Stored data entries
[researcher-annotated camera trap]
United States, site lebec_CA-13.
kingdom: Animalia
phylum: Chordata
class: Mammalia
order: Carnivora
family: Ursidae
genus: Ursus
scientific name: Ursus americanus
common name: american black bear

Exercise objective: Reproduce, word for word, the lines of the data from the one that contains "order: Carnivora" to the end, both ends included.

Answer space:
order: Carnivora
family: Ursidae
genus: Ursus
scientific name: Ursus americanus
common name: american black bear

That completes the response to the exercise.